Aboriginal heritage garden opens in Nurragingy Reserve

Published on 23 October 2019

Aboriginal Heritage Garden Official opening.jpg

A traditional Darug welcome and smoking ceremony formed part of the opening on Saturday of an Aboriginal heritage garden within the Nurragingy Reserve at Doonside.

The Aboriginal Heritage Garden includes a yarning circle, decorated pathways, murals, native plantings as well as artworks of tree and sandstone carvings by local father and son artists, Danny and Jamie Eastwood.

Blacktown City Mayor Tony Bleasdale OAM said the garden is of major importance to the indigenous heritage of Western Sydney.

“More than 8,000 people of Aboriginal and Torres Strait Islander heritage call our City home.

“I am proud that Blacktown City has the highest urban Aboriginal and Torres Strait Islander population in New South Wales.”           

“We are paying tribute to our important indigenous history and heritage through this garden,” Mayor Bleasdale said.

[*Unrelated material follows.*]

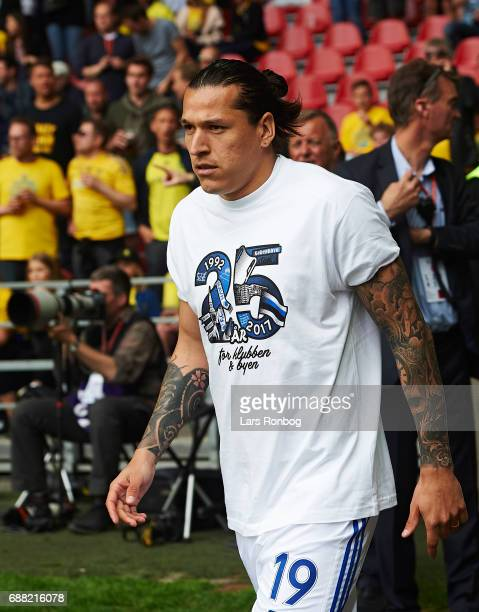 Federico Santander of FC Copenhagen walks on to the pitch prior to the Danish Cup Final DBU Pokalen match between FC Copenhagen and Brondby IF at...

The name "Nurragingy" commemorates one of the two men of the Darug tribe who received the first Aboriginal land grant from Governor Macquarie in 1819. The other title holder was Colebee, whose name has been given to the Centre within the Reserve.

The opening of the aboriginal Heritage Garden by Mayor Bleasdale also included a performance by the Wagana Dancers.   

The project has been driven by Blacktown City Council’s Aboriginal Advisory Committee and strongly supported by Council.